* **Given task**:
What common name does the text below about the Rococo Garden in Painswick give for Galanthus atkinsonii?

* **Text section**:
****************************************

Although this pretty little flower is a member of the same family as a snowdrop and is a similar size it has 6 corolla (petals) all of the same length, whereas the common snowdrop Galanthus nivalis has three main petals and three more tiny inner ones. 
The entrance driveway lined with staddle stones.

Saturday, 30 January 2016

A Rococo Garden in the Cotswolds - visited 28.01.16

snowdrops en masse 
Rococo was an artistic movement and style developed in the early C18th in Paris. It not only involved the arts and architecture but also gardens. Today's Rococo gardens are mainly to be found in France and Italy - they were exhuberantly created using extravagant pavillions, fountains and stairways. However, the Rococo garden movement also had a fleeting craze here in England, and although not as grand as their European cousins, they sparkled with unrestrained delights which showed off their ostentatious owners often new found wealth. The Rococo Garden in Painswick is a very rare suvivor in England, and at this time of year hosts a special harbinger of Spring - the snowdrop. The garden grows thousands of them including various different cultivars but the principle snowdrop grown is Galanthus atkinsonii which is commonly known as the "big one".

****************************************

* **Items**:
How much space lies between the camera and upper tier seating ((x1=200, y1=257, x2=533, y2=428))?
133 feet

****************************************

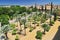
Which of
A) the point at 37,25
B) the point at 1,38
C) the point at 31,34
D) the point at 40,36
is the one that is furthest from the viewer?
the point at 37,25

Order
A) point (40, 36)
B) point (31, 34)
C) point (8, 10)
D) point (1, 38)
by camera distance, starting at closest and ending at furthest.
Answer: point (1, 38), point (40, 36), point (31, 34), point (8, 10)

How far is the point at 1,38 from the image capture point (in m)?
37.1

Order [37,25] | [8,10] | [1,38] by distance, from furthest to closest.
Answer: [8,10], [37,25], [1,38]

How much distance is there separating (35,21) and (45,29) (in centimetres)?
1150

****************************************

* **Result of the task**:
The "big one"